━━━ TEXT ZUR ANALYSE ━━━
Shabazz Palaces


Vom Herzen geleitete, Klang gewordene Geheimnistuerei – Shabazz Palaces machen den HipHop von übermorgen. Auf in eine seltsame Zukunft, ohne Vergewaltigungsfantasien!

Wer welches Instrument spielt, wie wir uns kennengelernt haben – damit bringen wir unsere Musik den Leuten nicht näher“: Ishmael „Butterfly“ Butler hat mächtig Bock auf Musik, aber bestimmt keinen auf Interviews – und auf Fotos, auf denen er eindeutig zu identifizieren ist. Aber wer schon so lange wie er im Business ist, der darf sich diese Verweigerungshaltung gegenüber den Medien auch erlauben. Seit 1994, als er mit der mit Gold ausgezeichneten US-Top-15-Single „Rebirth Of Slick (Cool Like Dat)“ einen HipHop-Klassiker schuf und seine Crew Digable Planets damit für eine Saison aus dem Underground in den Mainstream brachte, musste Butler viele, für seinen Geschmack: zu viele Fragen beantworten. Bei seinem neuen Projekt Shabazz Palaces will nun er derjenige sein, der Fragen aufwirft. Ohne auch nur eine einzige davon beantworten zu müssen.
━━━
[ZIEL DER ÜBUNG]: Gib aus dem Text über Shabazz Palaces alles von „Vom Herzen geleitete, Klang“ bis hinunter zu „Zukunft, ohne Vergewaltigungsfantasien!“ wortgetreu aus. Stütze dich ausschließlich auf den Text.
━━━ GEGEBENE DATEN ━━━
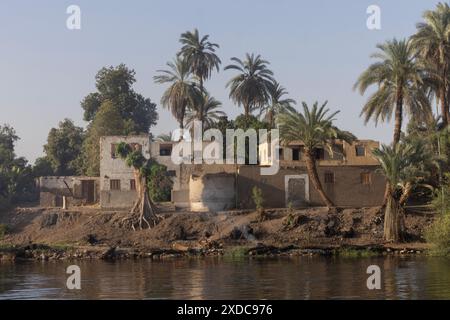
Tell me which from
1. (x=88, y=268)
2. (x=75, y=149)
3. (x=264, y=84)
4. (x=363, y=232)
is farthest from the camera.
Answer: (x=75, y=149)

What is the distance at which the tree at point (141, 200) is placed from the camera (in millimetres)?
60719

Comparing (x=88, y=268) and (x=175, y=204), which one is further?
(x=175, y=204)

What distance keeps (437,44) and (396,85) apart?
24.4 feet

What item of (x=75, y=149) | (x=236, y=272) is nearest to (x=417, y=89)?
(x=236, y=272)

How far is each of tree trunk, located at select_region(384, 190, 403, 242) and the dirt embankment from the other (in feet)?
2.87

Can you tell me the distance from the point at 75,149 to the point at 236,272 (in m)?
54.8

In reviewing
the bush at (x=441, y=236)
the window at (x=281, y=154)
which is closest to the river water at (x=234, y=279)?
the bush at (x=441, y=236)

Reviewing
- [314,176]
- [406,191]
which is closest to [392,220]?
[406,191]

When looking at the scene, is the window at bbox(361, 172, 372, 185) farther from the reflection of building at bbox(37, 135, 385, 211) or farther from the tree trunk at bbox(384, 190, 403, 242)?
the tree trunk at bbox(384, 190, 403, 242)

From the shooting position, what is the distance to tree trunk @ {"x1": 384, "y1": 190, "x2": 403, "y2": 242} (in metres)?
53.6

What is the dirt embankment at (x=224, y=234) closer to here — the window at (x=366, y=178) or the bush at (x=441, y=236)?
the bush at (x=441, y=236)

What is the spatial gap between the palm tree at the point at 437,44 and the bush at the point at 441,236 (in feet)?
53.2
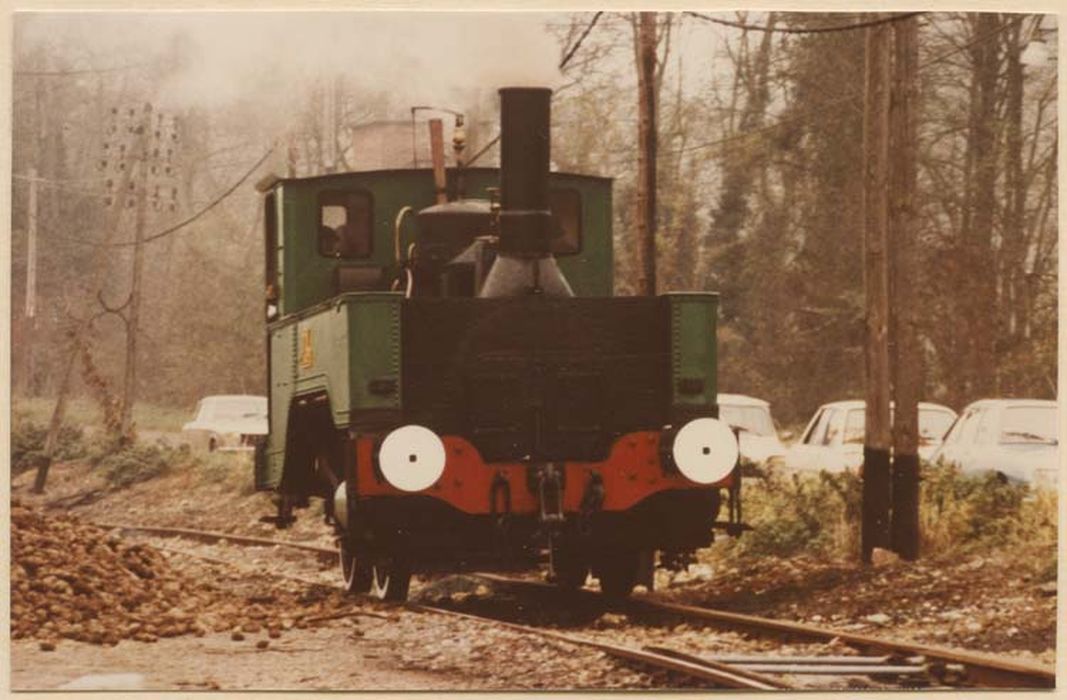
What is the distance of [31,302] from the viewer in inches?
416

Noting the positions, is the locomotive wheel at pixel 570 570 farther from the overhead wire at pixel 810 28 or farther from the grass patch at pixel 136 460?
the overhead wire at pixel 810 28

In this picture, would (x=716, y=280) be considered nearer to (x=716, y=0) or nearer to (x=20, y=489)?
(x=716, y=0)

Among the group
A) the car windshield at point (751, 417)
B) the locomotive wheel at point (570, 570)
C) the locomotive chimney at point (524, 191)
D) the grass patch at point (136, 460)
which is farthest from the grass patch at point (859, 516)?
the grass patch at point (136, 460)

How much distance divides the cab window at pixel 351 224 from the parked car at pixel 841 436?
3.44 m

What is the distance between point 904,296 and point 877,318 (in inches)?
8.3

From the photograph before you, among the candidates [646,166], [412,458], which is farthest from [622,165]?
[412,458]

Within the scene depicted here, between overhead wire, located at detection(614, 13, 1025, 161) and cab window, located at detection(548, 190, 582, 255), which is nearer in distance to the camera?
cab window, located at detection(548, 190, 582, 255)

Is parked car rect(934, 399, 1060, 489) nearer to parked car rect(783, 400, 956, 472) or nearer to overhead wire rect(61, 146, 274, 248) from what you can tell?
parked car rect(783, 400, 956, 472)

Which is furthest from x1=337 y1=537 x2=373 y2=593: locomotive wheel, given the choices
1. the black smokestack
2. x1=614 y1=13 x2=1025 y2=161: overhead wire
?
x1=614 y1=13 x2=1025 y2=161: overhead wire

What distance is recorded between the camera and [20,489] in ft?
36.0

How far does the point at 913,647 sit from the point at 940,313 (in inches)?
160

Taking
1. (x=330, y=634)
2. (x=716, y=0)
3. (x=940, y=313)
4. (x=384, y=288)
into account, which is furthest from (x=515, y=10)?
(x=940, y=313)

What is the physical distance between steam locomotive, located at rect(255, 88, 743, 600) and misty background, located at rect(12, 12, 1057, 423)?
0.98 m

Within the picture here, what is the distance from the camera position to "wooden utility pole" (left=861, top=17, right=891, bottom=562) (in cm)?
1207
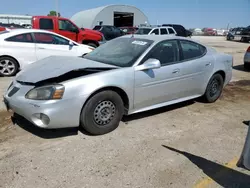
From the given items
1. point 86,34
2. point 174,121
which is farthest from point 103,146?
point 86,34

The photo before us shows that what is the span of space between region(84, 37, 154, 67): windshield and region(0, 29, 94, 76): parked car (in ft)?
12.4

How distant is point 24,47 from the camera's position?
7711mm

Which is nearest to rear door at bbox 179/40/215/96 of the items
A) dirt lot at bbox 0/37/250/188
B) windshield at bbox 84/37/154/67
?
dirt lot at bbox 0/37/250/188

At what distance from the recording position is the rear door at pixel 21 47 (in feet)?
24.6

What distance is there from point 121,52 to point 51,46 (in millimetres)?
4474

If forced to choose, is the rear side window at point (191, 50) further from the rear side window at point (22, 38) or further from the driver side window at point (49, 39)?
the rear side window at point (22, 38)

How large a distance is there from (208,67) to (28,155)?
12.3ft

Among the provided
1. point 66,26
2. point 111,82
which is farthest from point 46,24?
point 111,82

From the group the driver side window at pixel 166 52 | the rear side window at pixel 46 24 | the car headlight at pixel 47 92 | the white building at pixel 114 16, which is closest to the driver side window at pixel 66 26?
the rear side window at pixel 46 24

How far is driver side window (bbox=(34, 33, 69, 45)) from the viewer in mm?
8001

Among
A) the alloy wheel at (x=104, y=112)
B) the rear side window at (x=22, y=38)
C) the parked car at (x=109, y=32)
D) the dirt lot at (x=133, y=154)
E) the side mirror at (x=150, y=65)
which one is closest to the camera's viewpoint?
the dirt lot at (x=133, y=154)

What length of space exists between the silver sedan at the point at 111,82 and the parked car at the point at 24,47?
12.4 ft

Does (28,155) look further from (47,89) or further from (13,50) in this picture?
(13,50)

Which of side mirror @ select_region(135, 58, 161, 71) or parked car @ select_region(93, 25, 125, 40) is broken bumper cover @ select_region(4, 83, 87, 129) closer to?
side mirror @ select_region(135, 58, 161, 71)
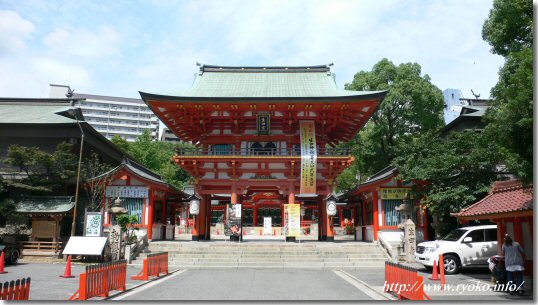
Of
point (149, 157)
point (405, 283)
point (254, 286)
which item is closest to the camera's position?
point (405, 283)

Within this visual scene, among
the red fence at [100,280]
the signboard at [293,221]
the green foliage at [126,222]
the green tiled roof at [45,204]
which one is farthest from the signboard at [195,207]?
the red fence at [100,280]

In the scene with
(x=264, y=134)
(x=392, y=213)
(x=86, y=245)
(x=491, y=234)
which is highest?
(x=264, y=134)

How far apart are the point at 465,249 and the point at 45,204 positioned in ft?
73.0

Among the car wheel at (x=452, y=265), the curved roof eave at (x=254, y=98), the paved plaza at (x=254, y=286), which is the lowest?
the paved plaza at (x=254, y=286)

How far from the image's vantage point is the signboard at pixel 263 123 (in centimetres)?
2680

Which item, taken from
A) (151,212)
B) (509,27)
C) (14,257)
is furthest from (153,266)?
(509,27)

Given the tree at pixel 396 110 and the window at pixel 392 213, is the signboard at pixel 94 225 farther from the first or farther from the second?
the tree at pixel 396 110

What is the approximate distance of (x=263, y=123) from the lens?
2689cm

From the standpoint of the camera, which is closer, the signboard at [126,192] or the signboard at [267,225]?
the signboard at [126,192]

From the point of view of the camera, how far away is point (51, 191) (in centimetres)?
2477

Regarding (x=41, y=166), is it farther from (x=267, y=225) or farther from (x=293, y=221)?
(x=267, y=225)

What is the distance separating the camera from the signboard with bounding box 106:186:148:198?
26000mm

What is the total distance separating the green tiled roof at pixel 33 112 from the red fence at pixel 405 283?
23.7 meters

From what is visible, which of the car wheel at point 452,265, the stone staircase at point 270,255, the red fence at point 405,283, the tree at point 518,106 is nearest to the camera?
the tree at point 518,106
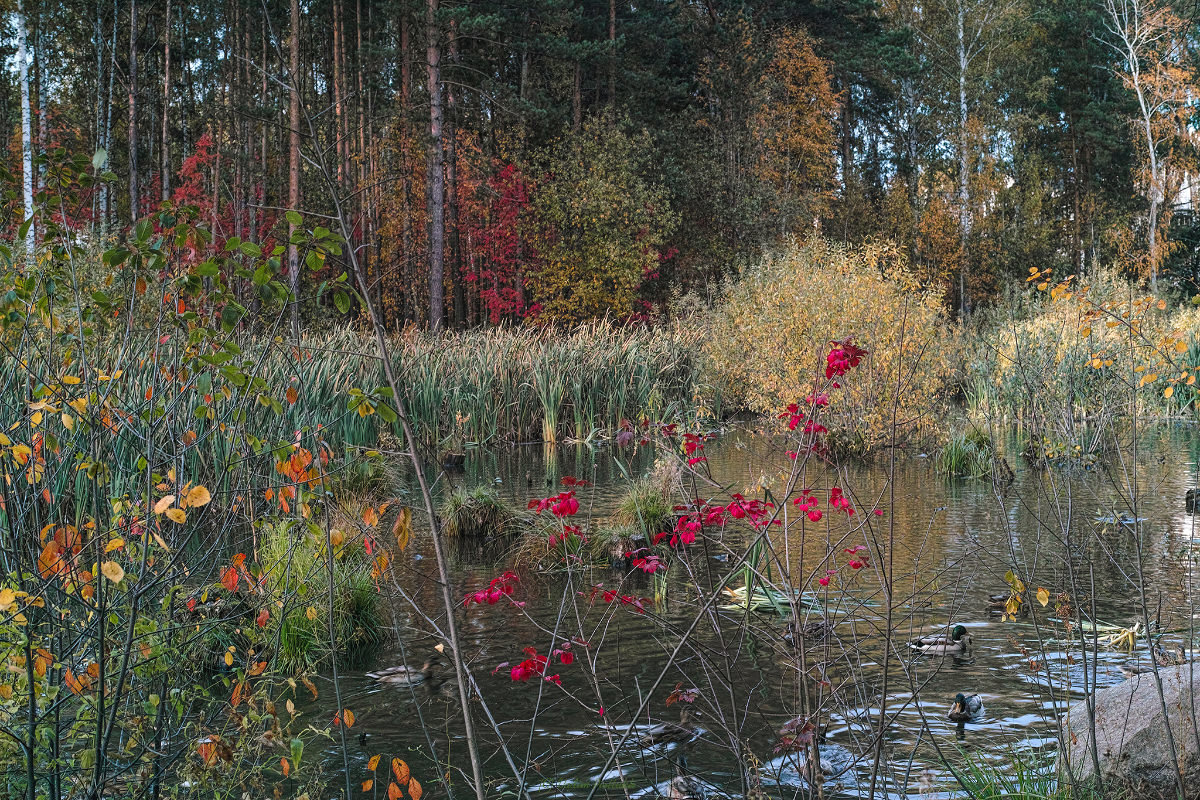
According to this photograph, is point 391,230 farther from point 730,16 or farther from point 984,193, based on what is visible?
point 984,193

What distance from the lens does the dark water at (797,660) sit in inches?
121

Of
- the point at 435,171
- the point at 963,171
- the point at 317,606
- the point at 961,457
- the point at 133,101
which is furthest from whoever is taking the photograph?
the point at 963,171

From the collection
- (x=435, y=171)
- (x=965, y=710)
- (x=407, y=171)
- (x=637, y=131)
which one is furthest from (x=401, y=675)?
(x=637, y=131)

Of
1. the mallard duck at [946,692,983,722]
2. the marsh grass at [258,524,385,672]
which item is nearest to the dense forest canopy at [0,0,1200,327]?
the marsh grass at [258,524,385,672]

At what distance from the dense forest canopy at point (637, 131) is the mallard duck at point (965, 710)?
1600cm

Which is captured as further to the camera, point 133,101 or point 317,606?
point 133,101

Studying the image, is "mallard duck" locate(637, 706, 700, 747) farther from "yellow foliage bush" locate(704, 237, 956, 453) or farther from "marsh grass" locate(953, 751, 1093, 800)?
"yellow foliage bush" locate(704, 237, 956, 453)

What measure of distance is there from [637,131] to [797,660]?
24.5 meters

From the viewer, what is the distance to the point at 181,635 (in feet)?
12.1

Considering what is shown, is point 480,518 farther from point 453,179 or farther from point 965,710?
point 453,179

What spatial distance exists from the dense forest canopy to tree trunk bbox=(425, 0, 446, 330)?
0.22 feet

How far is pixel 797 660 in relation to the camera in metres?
3.03

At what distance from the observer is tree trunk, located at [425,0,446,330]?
59.9 ft

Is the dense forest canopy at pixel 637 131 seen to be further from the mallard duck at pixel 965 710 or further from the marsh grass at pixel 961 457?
the mallard duck at pixel 965 710
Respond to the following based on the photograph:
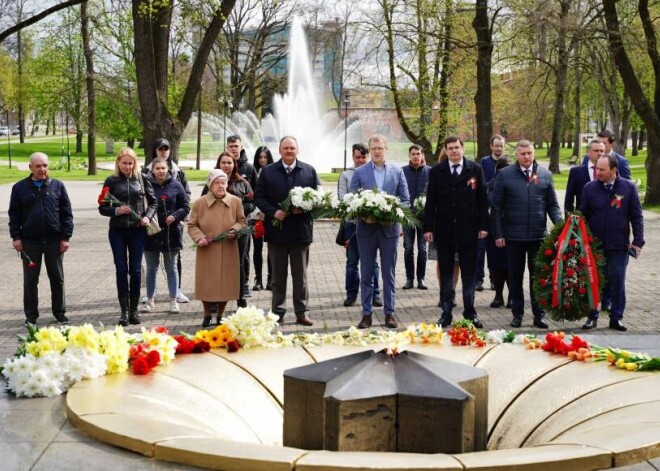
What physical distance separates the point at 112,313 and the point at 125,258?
93cm

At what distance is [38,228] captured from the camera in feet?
37.5

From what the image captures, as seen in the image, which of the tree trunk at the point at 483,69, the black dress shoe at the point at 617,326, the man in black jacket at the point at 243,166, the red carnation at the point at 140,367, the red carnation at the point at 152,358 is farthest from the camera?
the tree trunk at the point at 483,69

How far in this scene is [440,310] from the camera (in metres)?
12.6

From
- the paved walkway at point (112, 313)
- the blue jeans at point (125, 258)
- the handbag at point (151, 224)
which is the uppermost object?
the handbag at point (151, 224)

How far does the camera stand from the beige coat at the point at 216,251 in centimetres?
1116

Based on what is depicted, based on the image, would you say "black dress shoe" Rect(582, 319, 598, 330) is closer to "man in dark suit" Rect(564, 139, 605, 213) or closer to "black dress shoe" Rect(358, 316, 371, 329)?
"man in dark suit" Rect(564, 139, 605, 213)

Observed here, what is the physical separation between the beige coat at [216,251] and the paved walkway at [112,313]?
53 cm

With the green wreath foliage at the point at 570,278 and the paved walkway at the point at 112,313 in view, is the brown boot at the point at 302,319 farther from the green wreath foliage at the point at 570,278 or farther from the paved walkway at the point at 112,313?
the green wreath foliage at the point at 570,278

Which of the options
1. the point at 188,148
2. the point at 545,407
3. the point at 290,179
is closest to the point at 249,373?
the point at 545,407

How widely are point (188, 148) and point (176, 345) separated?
7257 cm

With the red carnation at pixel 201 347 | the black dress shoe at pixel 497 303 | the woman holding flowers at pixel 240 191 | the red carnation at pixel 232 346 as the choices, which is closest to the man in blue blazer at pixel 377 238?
the woman holding flowers at pixel 240 191

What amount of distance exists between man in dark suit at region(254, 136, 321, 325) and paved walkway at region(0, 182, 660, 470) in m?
0.34

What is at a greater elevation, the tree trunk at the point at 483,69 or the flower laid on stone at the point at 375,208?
the tree trunk at the point at 483,69

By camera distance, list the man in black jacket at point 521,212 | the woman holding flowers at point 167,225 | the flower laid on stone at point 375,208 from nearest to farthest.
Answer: the flower laid on stone at point 375,208 < the man in black jacket at point 521,212 < the woman holding flowers at point 167,225
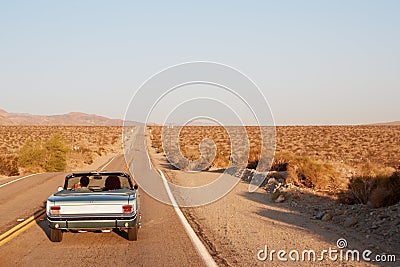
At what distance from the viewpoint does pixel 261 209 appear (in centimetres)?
1416

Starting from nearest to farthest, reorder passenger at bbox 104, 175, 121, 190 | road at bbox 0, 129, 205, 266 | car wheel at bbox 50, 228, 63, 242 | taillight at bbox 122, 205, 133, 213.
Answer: road at bbox 0, 129, 205, 266 → taillight at bbox 122, 205, 133, 213 → car wheel at bbox 50, 228, 63, 242 → passenger at bbox 104, 175, 121, 190

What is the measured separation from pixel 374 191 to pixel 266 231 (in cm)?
392

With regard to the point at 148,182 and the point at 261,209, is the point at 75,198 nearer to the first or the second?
the point at 261,209

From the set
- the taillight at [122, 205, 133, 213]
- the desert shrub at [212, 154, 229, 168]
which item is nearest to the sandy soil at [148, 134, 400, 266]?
the taillight at [122, 205, 133, 213]

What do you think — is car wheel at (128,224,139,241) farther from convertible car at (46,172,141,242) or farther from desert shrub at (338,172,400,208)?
desert shrub at (338,172,400,208)

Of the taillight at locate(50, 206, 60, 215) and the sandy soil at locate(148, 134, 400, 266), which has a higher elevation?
the taillight at locate(50, 206, 60, 215)

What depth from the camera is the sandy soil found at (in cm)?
876

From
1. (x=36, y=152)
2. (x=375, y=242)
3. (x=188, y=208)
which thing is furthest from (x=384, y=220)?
(x=36, y=152)

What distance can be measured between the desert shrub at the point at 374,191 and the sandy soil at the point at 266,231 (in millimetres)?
1023

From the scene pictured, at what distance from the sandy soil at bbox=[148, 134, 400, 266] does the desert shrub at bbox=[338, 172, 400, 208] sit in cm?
102

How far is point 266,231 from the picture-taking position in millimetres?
10906

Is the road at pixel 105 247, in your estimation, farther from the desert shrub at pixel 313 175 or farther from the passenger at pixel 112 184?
the desert shrub at pixel 313 175

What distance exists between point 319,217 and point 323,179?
7.74m

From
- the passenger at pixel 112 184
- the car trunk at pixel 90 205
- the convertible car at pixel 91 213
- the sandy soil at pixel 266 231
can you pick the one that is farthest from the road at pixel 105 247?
the passenger at pixel 112 184
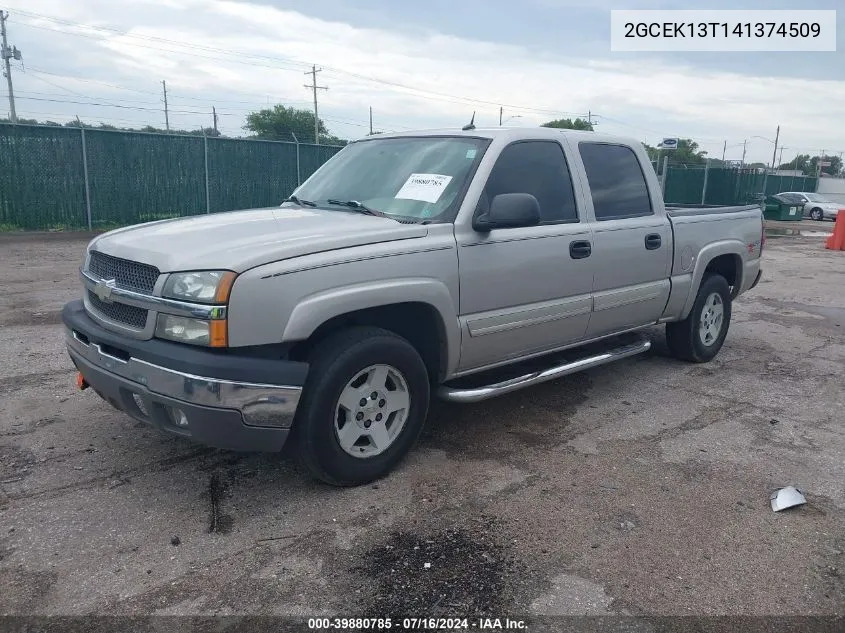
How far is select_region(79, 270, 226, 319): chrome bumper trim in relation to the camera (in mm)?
3145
━━━
[ANTWORTBEREICH]:
Vom Herzen geleitete, Klang gewordene Geheimnistuerei – Shabazz Palaces machen den HipHop von übermorgen. Auf in eine seltsame Zukunft, ohne Vergewaltigungsfantasien!